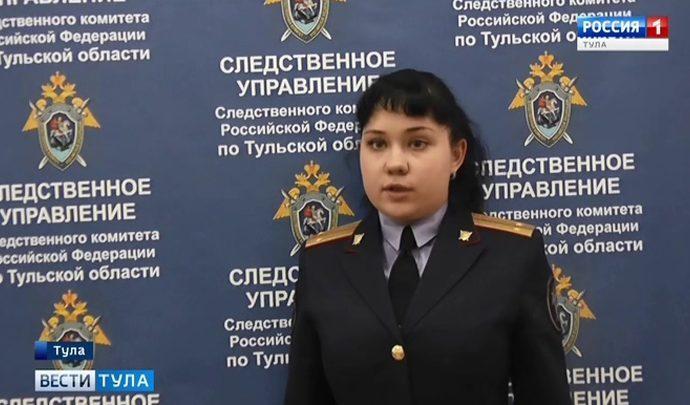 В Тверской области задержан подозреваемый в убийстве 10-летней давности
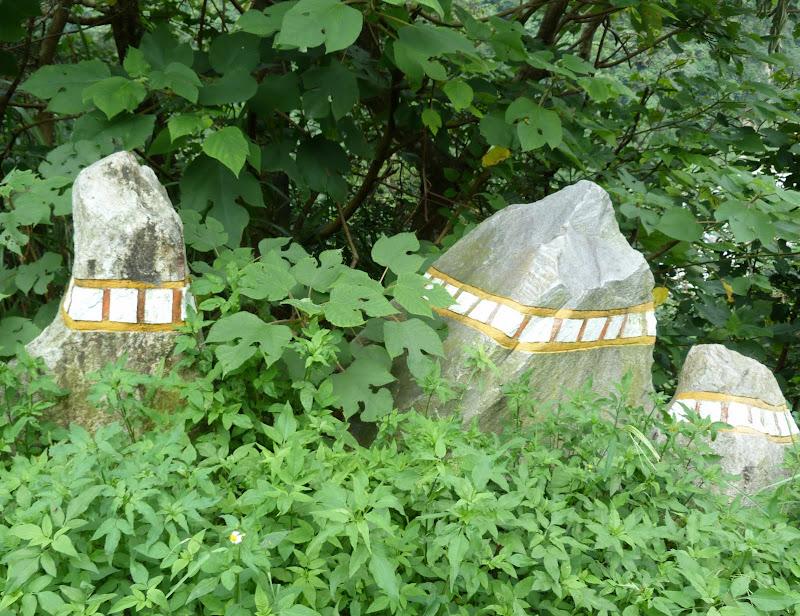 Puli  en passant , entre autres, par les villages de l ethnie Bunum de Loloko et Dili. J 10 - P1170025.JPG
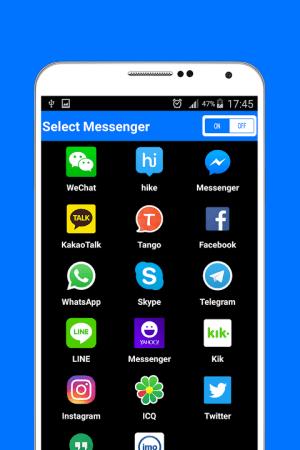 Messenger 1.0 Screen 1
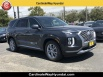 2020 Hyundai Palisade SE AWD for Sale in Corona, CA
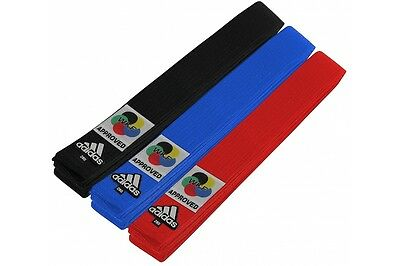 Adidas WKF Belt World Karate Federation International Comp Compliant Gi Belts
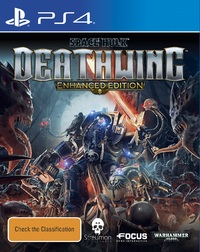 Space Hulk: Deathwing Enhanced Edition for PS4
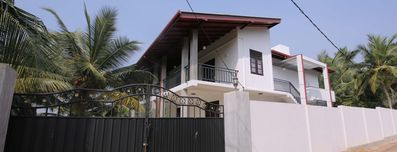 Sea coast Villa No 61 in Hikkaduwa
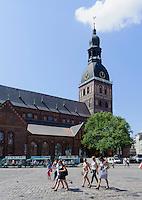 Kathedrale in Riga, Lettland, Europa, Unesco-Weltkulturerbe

----------------

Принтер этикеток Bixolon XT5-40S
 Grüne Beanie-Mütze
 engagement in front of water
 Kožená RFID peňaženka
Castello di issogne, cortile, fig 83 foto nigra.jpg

----------------

• [Aim of the exercise]
Everything in the material above from the line that has "Grüne Beanie-Mütze" through the line that has "Castello di issogne, cortile, fig" must be duplicated exactly, with no other lines given.

• [Solution to the problem]
 Grüne Beanie-Mütze
 engagement in front of water
 Kožená RFID peňaženka
Castello di issogne, cortile, fig 83 foto nigra.jpg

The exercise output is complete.